Un canale di circa 1200 chilometri che passi a sud della Thailandia. E’ questo il progetto ambizioso messo a punto da Pechino e che potrebbe diventare realtà nei prossimi anni fornendo così una alternativa credibile alle rotte esistenti e nel contempo un valido contributo alla difesa marittima della Cina. 

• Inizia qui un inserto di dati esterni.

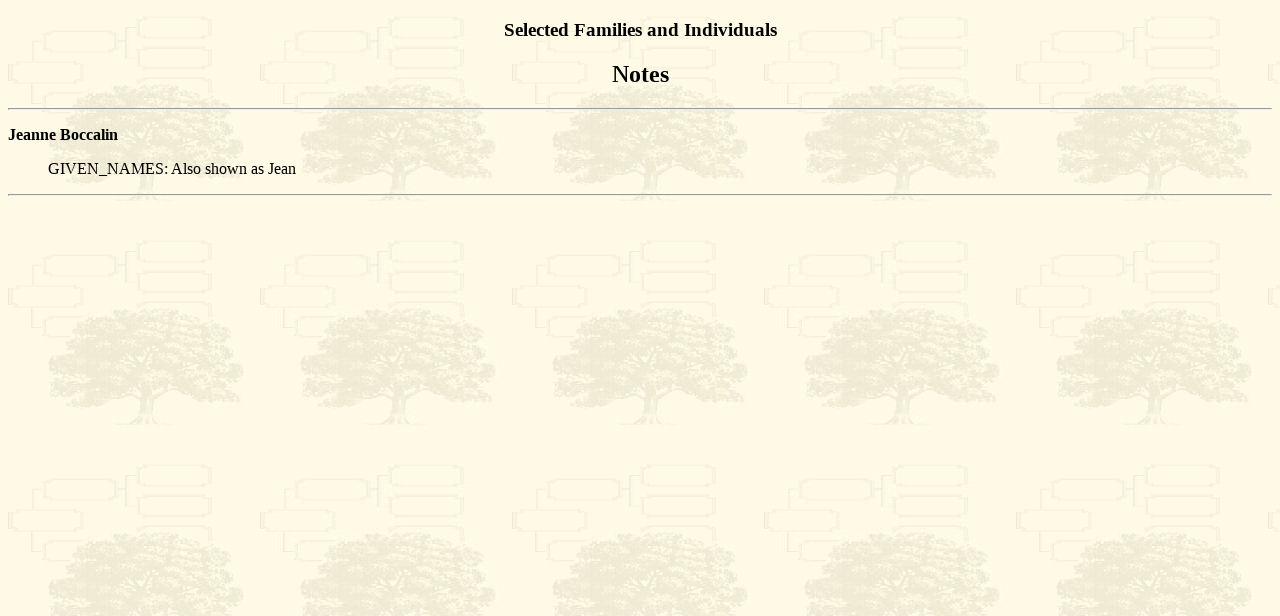

--- FILE ---
content_type: text/html
request_url: http://www.marin-turpin.com/aqwn95.htm
body_size: 403
content:
<!DOCTYPE HTML PUBLIC "-//W3C//DTD HTML 4.01//EN http://www.w3.org/TR/html4/loose.dtd">
<html>
<head>
<meta http-equiv="Content-Type" content="text/html; charset=utf-8">
<title>Marin Genealogy - aqwn95 - Generated by Family Tree Heritage</title>
</head>
<body background="images/TREEBEIG.JPG">
<h3 align=center>Selected Families and Individuals</h3>
<h2 align=center>Notes</h2>
<hr>
<p><b><a name="2926"></a>
Jeanne Boccalin</b></p>
<blockquote><p><p>GIVEN_NAMES: Also shown as Jean</blockquote>
<hr>
</body>
</html>
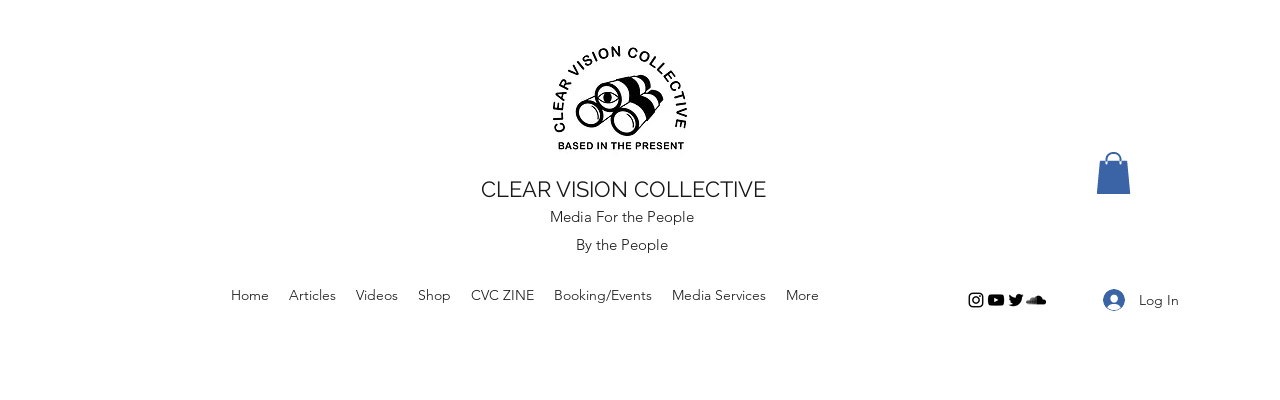

--- FILE ---
content_type: text/html; charset=utf-8
request_url: https://www.google.com/recaptcha/api2/aframe
body_size: 268
content:
<!DOCTYPE HTML><html><head><meta http-equiv="content-type" content="text/html; charset=UTF-8"></head><body><script nonce="_tEVkowkeGj2w00X4_SBKA">/** Anti-fraud and anti-abuse applications only. See google.com/recaptcha */ try{var clients={'sodar':'https://pagead2.googlesyndication.com/pagead/sodar?'};window.addEventListener("message",function(a){try{if(a.source===window.parent){var b=JSON.parse(a.data);var c=clients[b['id']];if(c){var d=document.createElement('img');d.src=c+b['params']+'&rc='+(localStorage.getItem("rc::a")?sessionStorage.getItem("rc::b"):"");window.document.body.appendChild(d);sessionStorage.setItem("rc::e",parseInt(sessionStorage.getItem("rc::e")||0)+1);localStorage.setItem("rc::h",'1768909543938');}}}catch(b){}});window.parent.postMessage("_grecaptcha_ready", "*");}catch(b){}</script></body></html>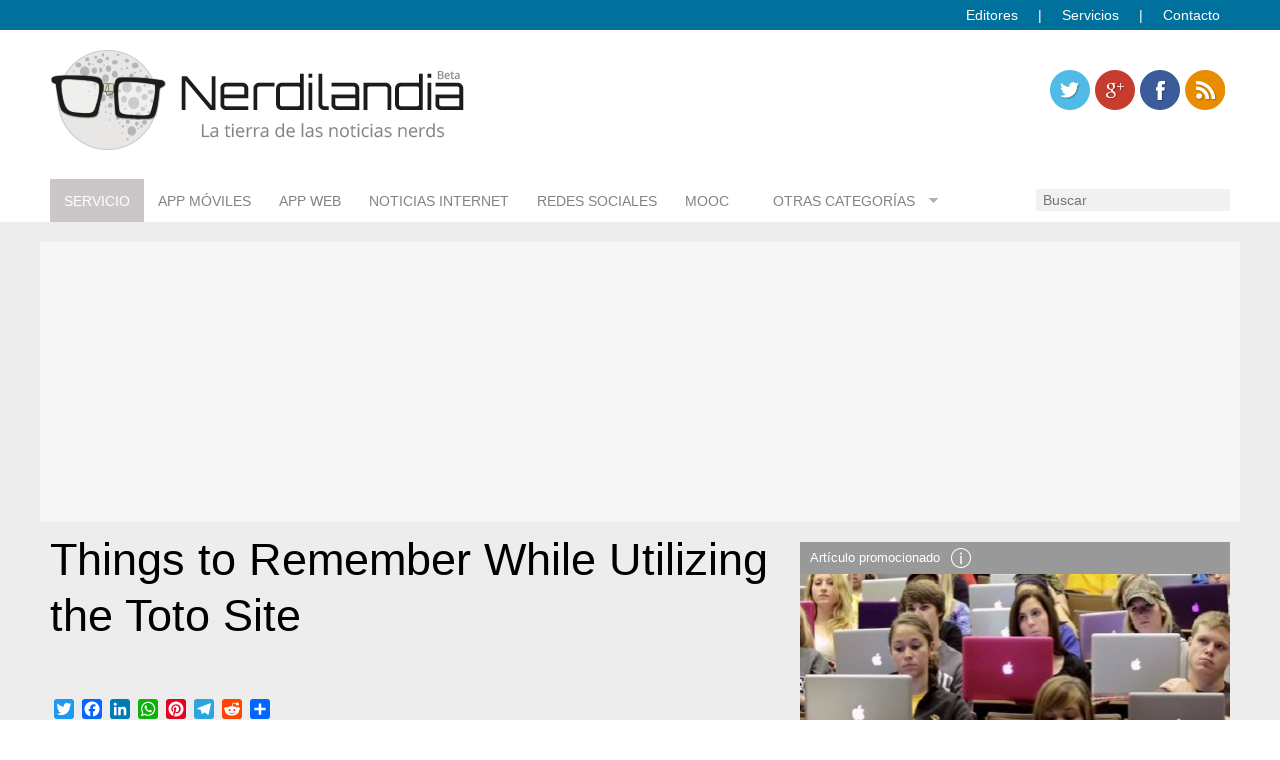

--- FILE ---
content_type: text/html; charset=utf-8
request_url: https://www.google.com/recaptcha/api2/aframe
body_size: 266
content:
<!DOCTYPE HTML><html><head><meta http-equiv="content-type" content="text/html; charset=UTF-8"></head><body><script nonce="NbUwox5UKT5hFHV-iceaSA">/** Anti-fraud and anti-abuse applications only. See google.com/recaptcha */ try{var clients={'sodar':'https://pagead2.googlesyndication.com/pagead/sodar?'};window.addEventListener("message",function(a){try{if(a.source===window.parent){var b=JSON.parse(a.data);var c=clients[b['id']];if(c){var d=document.createElement('img');d.src=c+b['params']+'&rc='+(localStorage.getItem("rc::a")?sessionStorage.getItem("rc::b"):"");window.document.body.appendChild(d);sessionStorage.setItem("rc::e",parseInt(sessionStorage.getItem("rc::e")||0)+1);localStorage.setItem("rc::h",'1768691982941');}}}catch(b){}});window.parent.postMessage("_grecaptcha_ready", "*");}catch(b){}</script></body></html>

Quanti ogni volta parlando della Cina si lasciano andare in ardite previsioni di cali e di crisi economiche probabilmente confondono quelle che sono le proprie aspirazioni con la realtà. Pechino infatti nel giro di pochi anni potrebbe diventare il nuovo riferimento a livello mondiale, non a caso il governo cinese continua a elaborare progetti ambiziosi che potrebbero cambiare in profondità il mondo nei prossimi anni. Il futuro progetto cinese riguarda un canale enorme a sud della Thailandia, un progetto che è stato ispirato dai canali di Panama e di Suez e che aprirebbe scenari finora inesplorati per il commercio in Asia. Del resto si tratta di una idea molto antica che risale persino al 1677 quando il Re thailandese Narai aveva chiesto ai francesi di costruire un canale nella Penisola di Malay. All’epoca però la tecnologia non permetteva di portare a compimento un’impresa di questo genere. Oggi invece la China-Thailand Kra Infrastructure Investment e l’Asia Union Group hanno firmato un memorandum che potrebbe finalmente dare inizio al progetto. Il governo cinese e thailandese hanno poi fatto sapere di non essere coinvolti nel progetto ma una volta costruita la nuova via d’acqua finalmente le navi potranno passare lo Stretto di Malacca abbattendo così i tempi di viaggio verso la Cina di 72 ore. Il progetto aiuterebbe a tagliare i costi dal Medio Oriente fino all’Africa e potrebbe creare nuove opportunità di business per i porti cinesi di Shangai, Hong Kong e Shenzhen. Non solo, il canale creerebbe anche nuove opportunità per l’economia della Thailandia, legandola nel contempo maggiormente a Pechino. Il progetto però trova alcune rimostranze in Thailandia in quanto alcuni credono che la creazione di questo canale creerebbe dei danni all’ambiente e fornirebbe ai separatisti del Sud l’occasione di colpire l’infrastruttura.